Houston-based Independence Contract Drilling Inc. (ICD) on Thursday said it would merge with cross-town rival Sidewinder Drilling LLC, a combination that would bring together contract drilling fleets concentrated in the Permian Basin and Haynesville Shale.

Under the definitive merger agreement, ICD would acquire all of the outstanding equity in Sidewinder, giving it a majority stake at 51% and an enterprise value estimated at $200 million. The deal would more than double the size of ICD’s pad-optimal rig fleet to 34 rigs, following “modest” upgrades to five Sidewinder rigs.

“The benefits to ICD of this combination are significant, and the industrial and geographic fit is obvious,” said CEO Byron Dunn. “We expect to gain significant size and scale, expand growth opportunities and realize significant synergies.

“We also expect to strengthen our cash flows and balance sheet, add operational expertise and capabilities, and create significant opportunities to market additional rigs into our expanding customer base.”

Sidewinder, formed in 2011, shares complementary fleets and operations with ICD, as well as “a common focus and commitment to safety, operational excellence and customer service,” said CEO Anthony Gallegos, who is to run the combined company.

“Through the combination of our operations and premier assets strategically located in North America’s most active basins, I believe we have compelling opportunities for operational synergies and growth as well as career advancement for the employees of both companies.”
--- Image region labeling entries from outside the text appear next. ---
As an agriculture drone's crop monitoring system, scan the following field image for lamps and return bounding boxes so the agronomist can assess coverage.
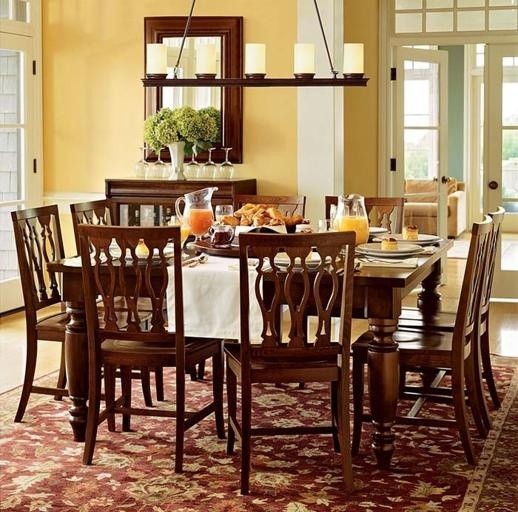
[140,1,370,87]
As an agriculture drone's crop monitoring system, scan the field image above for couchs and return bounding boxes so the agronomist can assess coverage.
[403,178,465,237]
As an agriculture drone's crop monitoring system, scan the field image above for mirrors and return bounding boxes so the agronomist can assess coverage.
[143,16,243,163]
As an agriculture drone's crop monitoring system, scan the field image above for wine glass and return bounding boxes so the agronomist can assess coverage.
[171,216,191,256]
[133,146,235,181]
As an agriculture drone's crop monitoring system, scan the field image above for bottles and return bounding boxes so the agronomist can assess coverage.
[129,205,172,226]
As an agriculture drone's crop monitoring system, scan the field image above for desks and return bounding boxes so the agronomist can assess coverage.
[105,179,257,226]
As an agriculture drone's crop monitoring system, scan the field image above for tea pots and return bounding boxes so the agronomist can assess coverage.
[173,185,219,247]
[329,192,370,248]
[209,224,235,248]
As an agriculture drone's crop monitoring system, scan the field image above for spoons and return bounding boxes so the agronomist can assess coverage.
[183,256,209,268]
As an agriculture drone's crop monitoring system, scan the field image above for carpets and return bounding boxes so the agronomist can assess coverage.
[0,353,517,512]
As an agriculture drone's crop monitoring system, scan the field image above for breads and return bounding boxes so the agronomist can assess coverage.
[222,203,303,225]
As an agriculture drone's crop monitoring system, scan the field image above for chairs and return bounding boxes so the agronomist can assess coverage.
[70,199,196,401]
[10,204,152,432]
[351,214,493,464]
[325,195,404,234]
[233,195,306,220]
[223,230,356,494]
[77,224,224,473]
[397,205,506,428]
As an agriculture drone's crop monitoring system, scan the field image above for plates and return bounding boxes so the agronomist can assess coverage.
[103,238,178,260]
[230,222,445,270]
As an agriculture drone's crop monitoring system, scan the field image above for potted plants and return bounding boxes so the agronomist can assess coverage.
[143,106,221,179]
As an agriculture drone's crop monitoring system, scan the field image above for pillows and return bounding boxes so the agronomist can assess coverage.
[405,179,457,203]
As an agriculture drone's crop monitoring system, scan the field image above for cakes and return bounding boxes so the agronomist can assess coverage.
[402,225,419,240]
[380,238,399,250]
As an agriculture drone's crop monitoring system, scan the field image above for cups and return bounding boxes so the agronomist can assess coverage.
[317,219,329,234]
[284,215,297,233]
[215,204,233,221]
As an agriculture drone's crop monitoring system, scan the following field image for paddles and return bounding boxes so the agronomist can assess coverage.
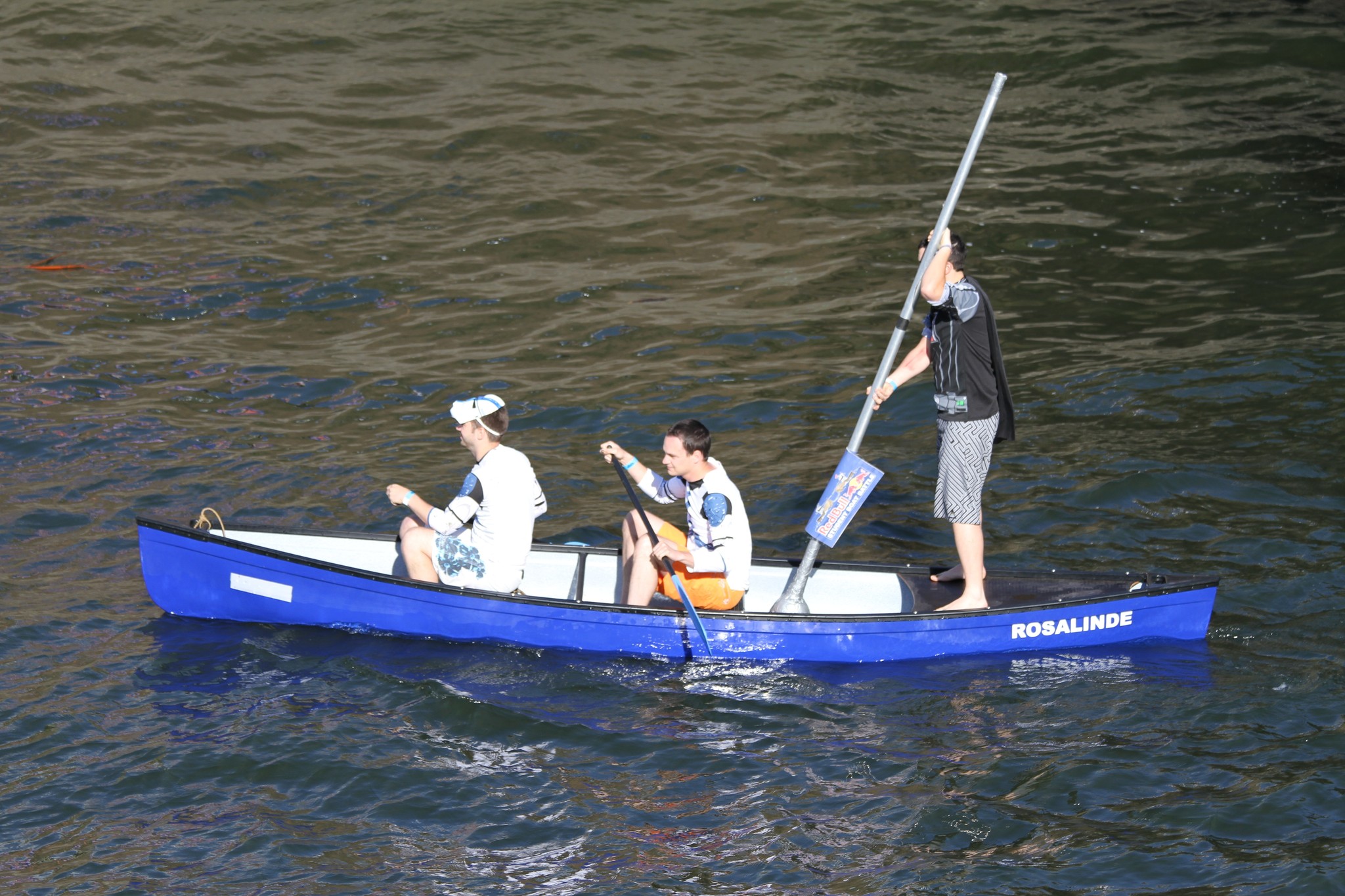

ICD’s fleet in the first three months of this year operated at 100% utilization and recorded 1,259 revenue days, compared to 100% utilization and 1,289 revenue days in 4Q2017, and 91.7% utilization and 1,073 revenue days in the year-ago period.

All 14 of the its proprietary walking rigs known as ShaleDrillers, were contracted and operating under term contracts. The backlog of revenues from contracts at the end of March, with original terms of six months or more, was $52.7 million. About 84% of the backlog was expected to be realized during the remainder of 2018.

Privately held Sidewinder has 19 total rigs, including 16 contracted, with 13 high-tech, aka “super-spec,” alternating current (AC) walkers, according to Tudor, Pickering, Holt & Co. (TPH).

ICD expects to achieve synergies with the combination of more than $8 million once the merger is completed, which is expected before the end of the year. The transaction needs customary regulatory approvals and a thumbs’ up from ICD shareholders. Under the terms of the transaction, Sidewinder unitholders would receive an aggregate of 36.75 million shares of ICD common stock, representing about 49% of the total outstanding shares. ICD also would assume an estimated $50 million of Sidewinder net debt.

The combined board is to consist of four existing ICD board members, including Chairman Thomas R. Bates, and two members appointed by the controlling owners of Sidewinder. ICD CFO Philip Choyce would continue as financial chief.

The merger has been unanimously approved by the boards and received the requisite approval of Sidewinder unitholders. Evercore ISI acted as ICD’s financial adviser.

In conjunction with the signing of the merger agreement, ICD received binding commitments for a $130 million, secured, five-year term loan and a $40 million revolving credit facility, with proceeds to be used to refinance existing debt and the Sidewinder debt.

ICD plans to upgrade Sidewinder’s four silicon-controlled rectifier rigs, which should cost about $12.5 million and take about a year, TPH said. ICD also wants to reactivate/upgrade one lower-spec AC-rig, which would cost around $8 million.

Because “size and scale” are important in today’s drilling environment, the combination is a good one, TPH analysts said. They estimated the enterprise value at roughly $200 million using ICD’s stock closing price on Wednesday of $4.06.

Once the upgrades are completed, “ICD will more than double its fleet to 34 total pad-optimal rigs,” said the TPH team. “Strategically, while slightly dilutive to asset quality, this transaction makes sense for ICD as it helps to improve growth prospects (company is growth-constrained today) while also immediately improving public float.”